*** Opening of DATA FOR THE TASK ***
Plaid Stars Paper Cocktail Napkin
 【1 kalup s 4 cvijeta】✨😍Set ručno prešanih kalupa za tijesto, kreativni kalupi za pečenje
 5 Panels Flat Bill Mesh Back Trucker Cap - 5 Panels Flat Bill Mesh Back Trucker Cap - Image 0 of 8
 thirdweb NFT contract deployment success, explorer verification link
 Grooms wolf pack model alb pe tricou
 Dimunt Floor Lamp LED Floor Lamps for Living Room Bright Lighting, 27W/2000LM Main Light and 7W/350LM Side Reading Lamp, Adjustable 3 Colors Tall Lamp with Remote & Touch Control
*** Close of DATA FOR THE TASK ***
*ASSIGNMENT*
Repeat the data above, swapping every "Trucker Cap" for "Snapback Cap" and keeping everything else the same.

*RESULT OF THIS EXERCISE*
Plaid Stars Paper Cocktail Napkin
 【1 kalup s 4 cvijeta】✨😍Set ručno prešanih kalupa za tijesto, kreativni kalupi za pečenje
 5 Panels Flat Bill Mesh Back Snapback Cap - 5 Panels Flat Bill Mesh Back Snapback Cap - Image 0 of 8
 thirdweb NFT contract deployment success, explorer verification link
 Grooms wolf pack model alb pe tricou
 Dimunt Floor Lamp LED Floor Lamps for Living Room Bright Lighting, 27W/2000LM Main Light and 7W/350LM Side Reading Lamp, Adjustable 3 Colors Tall Lamp with Remote & Touch Control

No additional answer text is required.